[Listing start]
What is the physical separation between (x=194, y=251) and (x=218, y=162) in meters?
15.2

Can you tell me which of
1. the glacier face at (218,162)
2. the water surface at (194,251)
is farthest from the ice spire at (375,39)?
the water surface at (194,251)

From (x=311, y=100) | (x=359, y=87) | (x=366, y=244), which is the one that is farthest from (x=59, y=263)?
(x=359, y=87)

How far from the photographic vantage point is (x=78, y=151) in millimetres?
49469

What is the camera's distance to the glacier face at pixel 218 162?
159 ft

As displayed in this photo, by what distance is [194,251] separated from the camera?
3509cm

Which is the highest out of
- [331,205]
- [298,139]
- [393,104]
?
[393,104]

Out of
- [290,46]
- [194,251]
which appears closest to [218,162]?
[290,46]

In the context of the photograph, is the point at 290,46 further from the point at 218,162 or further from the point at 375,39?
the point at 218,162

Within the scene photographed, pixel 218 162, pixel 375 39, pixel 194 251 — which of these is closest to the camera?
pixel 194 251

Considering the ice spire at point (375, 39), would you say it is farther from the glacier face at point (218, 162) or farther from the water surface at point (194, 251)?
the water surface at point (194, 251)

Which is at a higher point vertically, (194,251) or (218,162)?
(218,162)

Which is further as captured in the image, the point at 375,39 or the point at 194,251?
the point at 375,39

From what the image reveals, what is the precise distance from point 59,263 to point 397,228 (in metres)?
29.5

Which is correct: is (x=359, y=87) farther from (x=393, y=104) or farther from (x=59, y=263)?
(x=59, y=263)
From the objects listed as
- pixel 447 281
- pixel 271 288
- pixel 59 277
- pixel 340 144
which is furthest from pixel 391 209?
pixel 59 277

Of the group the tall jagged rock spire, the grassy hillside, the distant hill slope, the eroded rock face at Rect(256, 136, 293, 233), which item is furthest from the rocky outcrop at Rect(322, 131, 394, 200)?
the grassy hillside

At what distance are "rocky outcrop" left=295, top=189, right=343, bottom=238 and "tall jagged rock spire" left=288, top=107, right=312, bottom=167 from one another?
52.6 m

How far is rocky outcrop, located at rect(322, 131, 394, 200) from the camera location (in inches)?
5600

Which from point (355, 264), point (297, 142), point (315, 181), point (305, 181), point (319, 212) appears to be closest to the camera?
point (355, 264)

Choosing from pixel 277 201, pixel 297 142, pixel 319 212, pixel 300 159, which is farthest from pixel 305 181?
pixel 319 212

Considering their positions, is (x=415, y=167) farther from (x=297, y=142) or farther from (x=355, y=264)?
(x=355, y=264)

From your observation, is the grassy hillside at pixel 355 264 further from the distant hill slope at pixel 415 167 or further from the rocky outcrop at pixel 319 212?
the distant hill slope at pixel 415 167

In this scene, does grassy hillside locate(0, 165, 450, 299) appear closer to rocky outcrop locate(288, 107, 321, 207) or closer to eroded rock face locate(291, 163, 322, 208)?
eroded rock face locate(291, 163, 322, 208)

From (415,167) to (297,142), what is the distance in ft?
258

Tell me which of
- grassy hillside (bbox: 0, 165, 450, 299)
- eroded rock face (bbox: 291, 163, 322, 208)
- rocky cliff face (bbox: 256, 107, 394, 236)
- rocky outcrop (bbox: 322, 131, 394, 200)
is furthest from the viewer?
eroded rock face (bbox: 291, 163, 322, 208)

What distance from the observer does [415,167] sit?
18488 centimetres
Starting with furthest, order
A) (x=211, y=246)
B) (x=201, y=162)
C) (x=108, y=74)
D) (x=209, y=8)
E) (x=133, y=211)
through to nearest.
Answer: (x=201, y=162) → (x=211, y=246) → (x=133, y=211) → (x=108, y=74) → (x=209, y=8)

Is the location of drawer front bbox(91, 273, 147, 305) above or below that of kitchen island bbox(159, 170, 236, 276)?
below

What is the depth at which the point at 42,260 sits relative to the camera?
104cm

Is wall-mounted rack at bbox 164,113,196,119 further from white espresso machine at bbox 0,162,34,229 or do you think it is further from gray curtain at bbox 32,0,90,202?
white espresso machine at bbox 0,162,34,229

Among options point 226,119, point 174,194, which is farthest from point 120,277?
[Listing end]
Given task. Reproduce all of the data above, line for line, with no changes.

Full answer.
What is the physical separation between (x=194, y=251) and (x=218, y=162) in meters?
15.2

Can you tell me which of
1. the glacier face at (218,162)
2. the water surface at (194,251)
is farthest from the ice spire at (375,39)?
the water surface at (194,251)

From (x=311, y=100) | (x=359, y=87) | (x=366, y=244), which is the one that is farthest from (x=59, y=263)?
(x=359, y=87)

How far from the photographic vantage point is (x=78, y=151) in millimetres?
49469

What is the camera's distance to the glacier face at pixel 218 162?
159 ft

As displayed in this photo, by what distance is [194,251] separated from the camera?
3509cm

Which is the highest out of
- [331,205]
- [298,139]
- [393,104]
?
[393,104]

Out of
- [290,46]
- [194,251]
which appears closest to [218,162]?
[290,46]

In the context of the photograph, is the point at 290,46 further from the point at 218,162 or further from the point at 375,39?
the point at 218,162

Within the scene photographed, pixel 218 162, pixel 375 39, pixel 194 251 — which of these is closest to the camera?
pixel 194 251

Considering the ice spire at point (375, 39), would you say it is farther from the glacier face at point (218, 162) or farther from the water surface at point (194, 251)?
the water surface at point (194, 251)

Which is at a higher point vertically, (194,251) or (218,162)?
(218,162)

Which is further as captured in the image, the point at 375,39 or the point at 194,251?
the point at 375,39

From what the image reveals, what is the precise distance from point 59,263 to point 397,228 (in metres)?
29.5

Which is correct: is (x=359, y=87) farther from (x=393, y=104) or farther from (x=59, y=263)?
(x=59, y=263)
From the objects listed as
- pixel 447 281
- pixel 271 288
- pixel 59 277
- pixel 340 144
which is furthest from pixel 391 209?
pixel 59 277

Of the group the tall jagged rock spire, the grassy hillside, the distant hill slope, the eroded rock face at Rect(256, 136, 293, 233), which item is furthest from the rocky outcrop at Rect(322, 131, 394, 200)?
the grassy hillside

At what distance are "rocky outcrop" left=295, top=189, right=343, bottom=238 and "tall jagged rock spire" left=288, top=107, right=312, bottom=167 from one another?
52.6 m

How far is rocky outcrop, located at rect(322, 131, 394, 200) from the camera location (in inches)?
5600

Which from point (355, 264), point (297, 142), point (315, 181), point (305, 181), point (319, 212) appears to be closest to the camera?
point (355, 264)

Choosing from pixel 277 201, pixel 297 142, pixel 319 212, pixel 300 159, which is farthest from pixel 305 181?
pixel 319 212

Considering their positions, is (x=415, y=167) farther from (x=297, y=142) or farther from (x=355, y=264)?
(x=355, y=264)

From your observation, is the grassy hillside at pixel 355 264 further from the distant hill slope at pixel 415 167 or further from the rocky outcrop at pixel 319 212?
the distant hill slope at pixel 415 167

In this scene, does grassy hillside locate(0, 165, 450, 299) appear closer to rocky outcrop locate(288, 107, 321, 207) or closer to eroded rock face locate(291, 163, 322, 208)?
eroded rock face locate(291, 163, 322, 208)

From (415,167) to (297,142), what is the distance in ft?
258

Tell me which of
- grassy hillside (bbox: 0, 165, 450, 299)
- eroded rock face (bbox: 291, 163, 322, 208)
- rocky cliff face (bbox: 256, 107, 394, 236)
- rocky outcrop (bbox: 322, 131, 394, 200)
is furthest from the viewer?
eroded rock face (bbox: 291, 163, 322, 208)

What distance from the observer does [415,167] sit?
18488 centimetres
Starting with furthest, order
A) (x=211, y=246)
B) (x=201, y=162)
C) (x=108, y=74)
D) (x=209, y=8)
E) (x=133, y=211)
through to nearest.
Answer: (x=201, y=162) → (x=211, y=246) → (x=133, y=211) → (x=108, y=74) → (x=209, y=8)

Is the location of drawer front bbox(91, 273, 147, 305) above or below that of kitchen island bbox(159, 170, 236, 276)?
below

What is the depth at which the point at 42,260 sits relative to the camera?
104cm

Is wall-mounted rack at bbox 164,113,196,119 further from white espresso machine at bbox 0,162,34,229 or do you think it is further from gray curtain at bbox 32,0,90,202?
white espresso machine at bbox 0,162,34,229

Among options point 226,119, point 174,194, which is farthest from point 120,277?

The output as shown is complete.